#### WHAT IS BEING ASKED
Retyped exactly and without pictures, the lines from the one with "medium resolution of" through the end of the listing must form the entire answer.
______
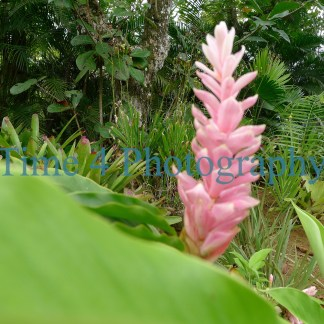Pink inflorescence among green vegetation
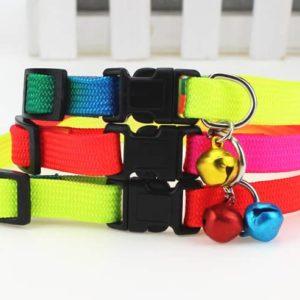 Cat Rainbow Colourful Puppy collars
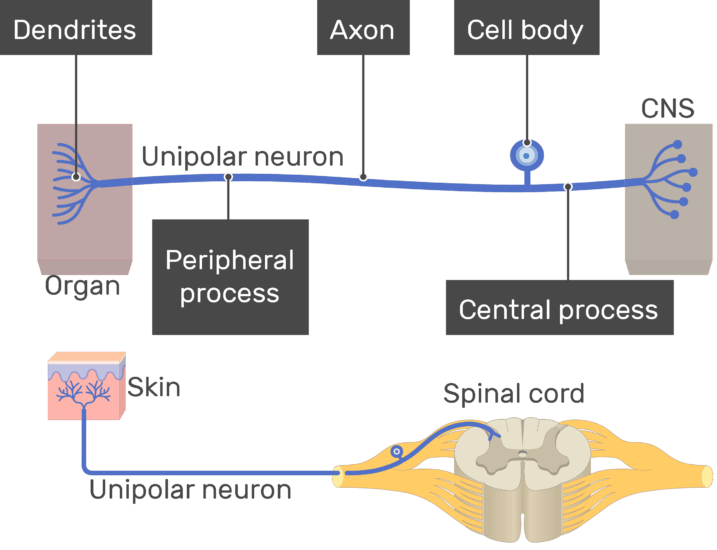 central nervous system labeled diagram 2000 jeep cherokee sport wiring unipolar neuron - structure and functions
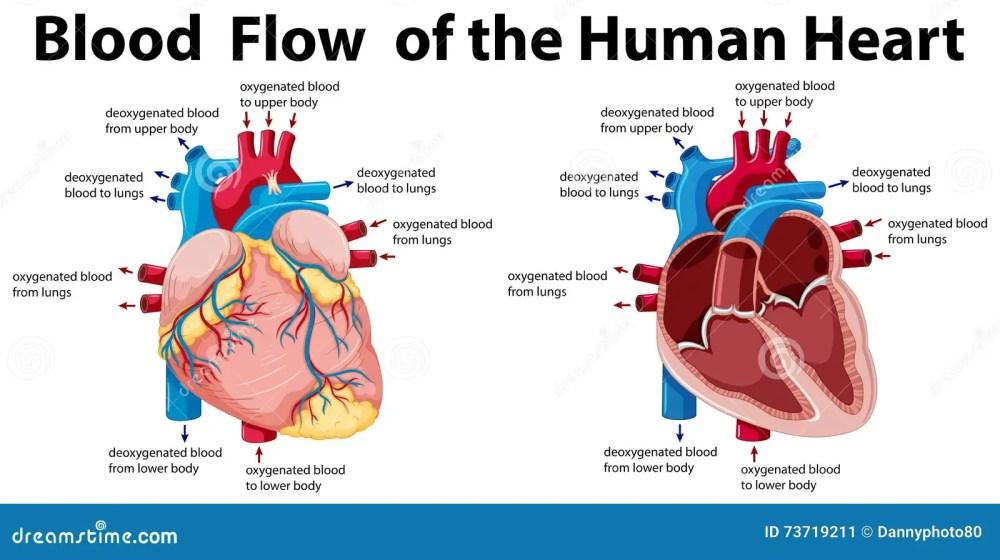 medium resolution of blood flow of the human heart illustration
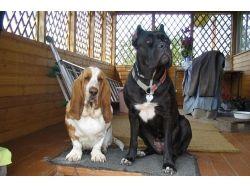 Разные фотографии собак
______
#### TASK RESULT
 medium resolution of blood flow of the human heart illustration
 Разные фотографии собак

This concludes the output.